• [Task statement]:
Drop every picture. Return the rest of the entries exactly.

*** Supplied material Section Begins ***

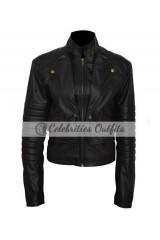 Lily Collins Mortal Instruments Black Leather Jacket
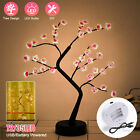LED Fairy Bonsai Tree Light DIY Copper Wire Home Room Party Decor USB Touch Lamp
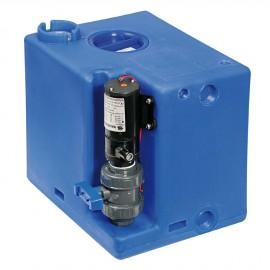 Centrale réservoir eaux noires - broyeur vertical 56 litres - 12V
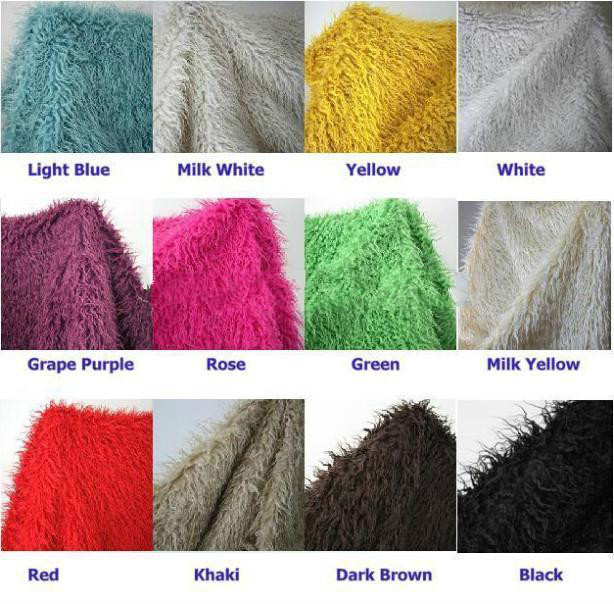 100*75cm Faux Fur Blanket For Babies Basket Stuffer Long Nap Mongolia Fur Photography Props Newborn Photography Props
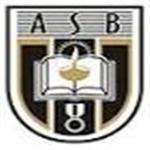 ASB-Atharva School of Business
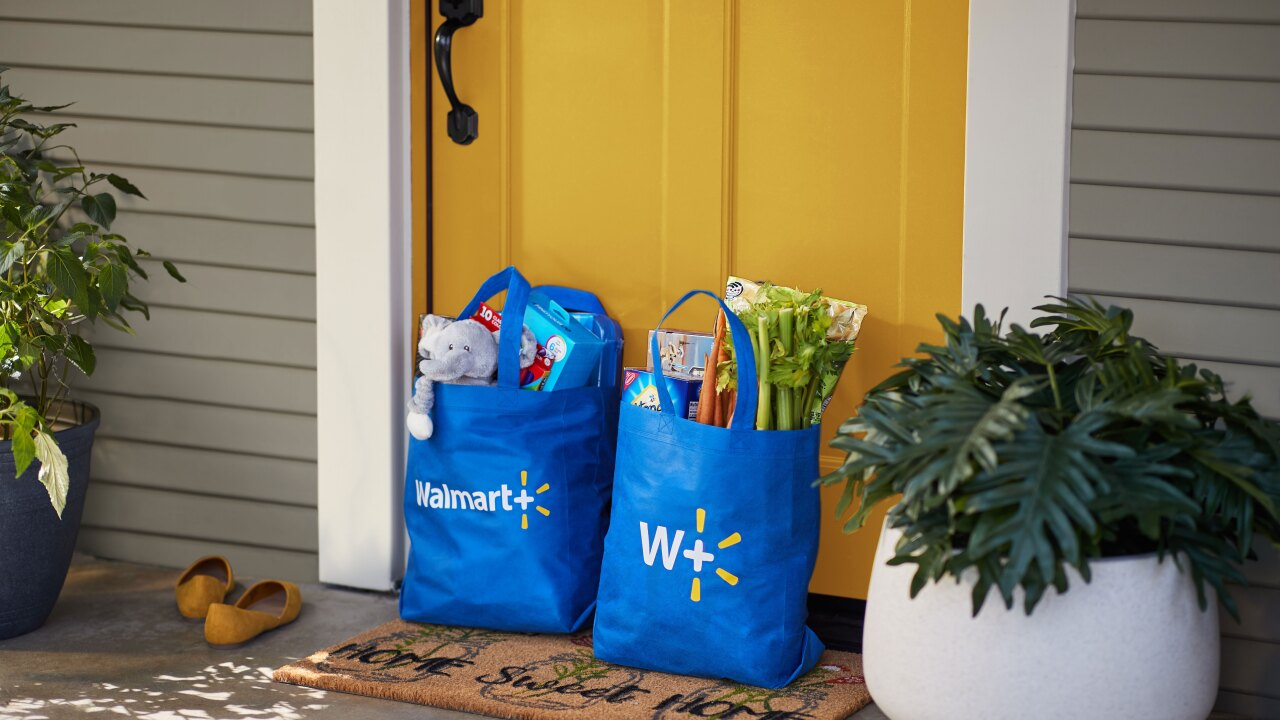Walmart+ : New membership program offers free delivery, faster in-store shopping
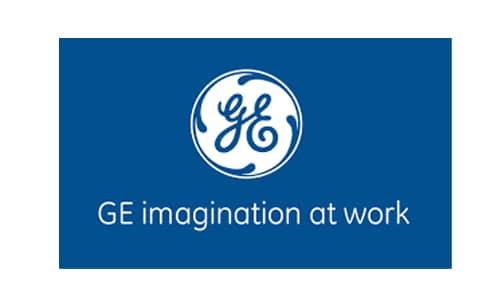 GE: Careers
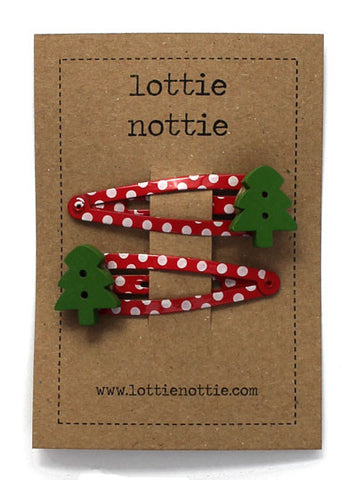 Lottie Nottie Christmas Hair Clips Christmas Trees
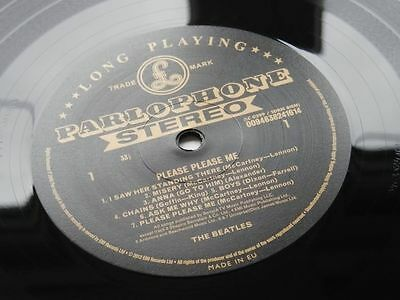 The Beatles Please Please  Me  Uk Lp Stereo Gold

*** Supplied material Section Ends ***

• [Solution to this problem]:
 Lily Collins Mortal Instruments Black Leather Jacket
LED Fairy Bonsai Tree Light DIY Copper Wire Home Room Party Decor USB Touch Lamp
 Centrale réservoir eaux noires - broyeur vertical 56 litres - 12V
 100*75cm Faux Fur Blanket For Babies Basket Stuffer Long Nap Mongolia Fur Photography Props Newborn Photography Props
 ASB-Atharva School of Business
Walmart+ : New membership program offers free delivery, faster in-store shopping
 GE: Careers
 Lottie Nottie Christmas Hair Clips Christmas Trees
 The Beatles Please Please  Me  Uk Lp Stereo Gold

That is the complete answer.